Erwan : Non mais très très vite, parce que c’était…

Camille : Je n’ai aucun souvenir du premier.

Erwan : Tu n’as aucun souvenir ! Avant on a fait quand même 68 écrans pour faire le podcast. Eh ben non, on en a fait plus.

Camille : On avait des casques sur les oreilles à l’époque.

Erwan : On en fait plus on en a fait 68 sur Nolife. Mais on en a fait plus parce qu’on en a fait avant. On n’a même pas tenu les comptes tellement on en a faits. Et puis un jour on a été obligés de déménager à Nolife parce qu’il fallait passer en HD et qu’on n’avait pas de matos à Libération et donc on a eu ce formidable décor, qui est là depuis 100 numéros.

Camille : Avec le meme cat .

Erwan : Avec le meme cat .

Camille : Top de la mode en 2011, quand même !

Erwan : C’est un décor un peu so 2011 , mais ce n’est pas grave on l’assume et l’aime quand même ce meme cat.

Tristan : Dans trente ans il sera à nouveau à la mode.

Erwan : C’est ça !

Camille : C’était la meilleure période de la culture web.

Erwan : Exactement ! C’est une sorte d’apothéose de la culture numérique aussi, le meme cat. Il faut le percevoir comme étant un peu, voilà ! Il y a une croissance qui part je ne sais pas, ça part d’où  ?

**Énoncé A**
Recopiez tout le passage de la transcription, de « Camille : Top de » jusqu'à « part d’où  ? ».

**Lignes du jeu de données**
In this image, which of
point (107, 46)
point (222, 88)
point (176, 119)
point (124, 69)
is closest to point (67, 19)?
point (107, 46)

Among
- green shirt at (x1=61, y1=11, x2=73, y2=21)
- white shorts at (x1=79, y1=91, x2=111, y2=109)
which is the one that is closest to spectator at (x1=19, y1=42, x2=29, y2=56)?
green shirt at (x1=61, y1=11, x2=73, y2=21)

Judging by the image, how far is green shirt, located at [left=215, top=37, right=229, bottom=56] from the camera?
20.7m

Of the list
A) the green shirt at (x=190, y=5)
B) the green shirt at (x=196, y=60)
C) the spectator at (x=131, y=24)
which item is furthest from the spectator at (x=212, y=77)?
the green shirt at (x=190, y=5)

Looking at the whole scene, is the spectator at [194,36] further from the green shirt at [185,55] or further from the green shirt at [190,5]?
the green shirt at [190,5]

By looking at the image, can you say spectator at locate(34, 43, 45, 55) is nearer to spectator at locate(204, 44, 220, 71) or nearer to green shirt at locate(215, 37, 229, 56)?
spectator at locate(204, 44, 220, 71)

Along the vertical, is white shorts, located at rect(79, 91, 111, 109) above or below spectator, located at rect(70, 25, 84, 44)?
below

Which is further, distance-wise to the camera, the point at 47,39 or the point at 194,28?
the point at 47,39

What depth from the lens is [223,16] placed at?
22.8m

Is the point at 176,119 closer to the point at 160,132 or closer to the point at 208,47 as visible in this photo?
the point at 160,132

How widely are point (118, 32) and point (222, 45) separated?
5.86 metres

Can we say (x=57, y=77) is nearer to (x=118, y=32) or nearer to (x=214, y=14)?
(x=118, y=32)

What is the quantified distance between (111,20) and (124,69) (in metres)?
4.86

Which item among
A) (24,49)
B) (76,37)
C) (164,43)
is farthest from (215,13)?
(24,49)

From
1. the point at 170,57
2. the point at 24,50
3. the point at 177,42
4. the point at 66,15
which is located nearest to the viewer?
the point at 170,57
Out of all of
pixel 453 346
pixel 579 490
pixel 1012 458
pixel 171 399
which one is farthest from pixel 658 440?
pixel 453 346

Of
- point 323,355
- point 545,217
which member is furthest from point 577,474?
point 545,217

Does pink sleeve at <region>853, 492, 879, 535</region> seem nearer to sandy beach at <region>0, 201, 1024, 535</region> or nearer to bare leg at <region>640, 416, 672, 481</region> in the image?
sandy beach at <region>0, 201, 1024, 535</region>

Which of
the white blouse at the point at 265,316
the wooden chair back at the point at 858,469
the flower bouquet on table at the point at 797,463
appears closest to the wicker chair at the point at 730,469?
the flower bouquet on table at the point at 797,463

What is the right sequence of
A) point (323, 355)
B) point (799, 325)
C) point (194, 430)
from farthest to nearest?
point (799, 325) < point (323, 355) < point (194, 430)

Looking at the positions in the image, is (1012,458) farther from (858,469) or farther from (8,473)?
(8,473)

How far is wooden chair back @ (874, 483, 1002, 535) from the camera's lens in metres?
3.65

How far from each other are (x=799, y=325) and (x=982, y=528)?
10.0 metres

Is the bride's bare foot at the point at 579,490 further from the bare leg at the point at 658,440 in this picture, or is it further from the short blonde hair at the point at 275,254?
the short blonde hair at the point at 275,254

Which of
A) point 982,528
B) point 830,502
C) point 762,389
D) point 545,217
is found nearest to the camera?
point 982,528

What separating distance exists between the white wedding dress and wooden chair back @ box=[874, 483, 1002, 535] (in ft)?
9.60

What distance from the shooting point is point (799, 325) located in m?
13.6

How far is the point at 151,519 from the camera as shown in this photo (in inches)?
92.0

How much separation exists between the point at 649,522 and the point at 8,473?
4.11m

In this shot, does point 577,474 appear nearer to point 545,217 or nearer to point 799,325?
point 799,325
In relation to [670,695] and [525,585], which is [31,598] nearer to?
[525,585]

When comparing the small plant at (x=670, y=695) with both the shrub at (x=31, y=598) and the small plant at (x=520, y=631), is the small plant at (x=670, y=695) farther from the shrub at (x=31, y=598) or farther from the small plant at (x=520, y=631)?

**Énoncé B**
Renvoyez chaque ligne des entrées contenant le mot « wooden ».

**Résultat A**
Camille : Top de la mode en 2011, quand même !

Erwan : C’est un décor un peu so 2011 , mais ce n’est pas grave on l’assume et l’aime quand même ce meme cat.

Tristan : Dans trente ans il sera à nouveau à la mode.

Erwan : C’est ça !

Camille : C’était la meilleure période de la culture web.

Erwan : Exactement ! C’est une sorte d’apothéose de la culture numérique aussi, le meme cat. Il faut le percevoir comme étant un peu, voilà ! Il y a une croissance qui part je ne sais pas, ça part d’où  ?

**Résultat B**
the wooden chair back at the point at 858,469
How far is wooden chair back @ (874, 483, 1002, 535) from the camera's lens in metres?
What separating distance exists between the white wedding dress and wooden chair back @ box=[874, 483, 1002, 535] (in ft)?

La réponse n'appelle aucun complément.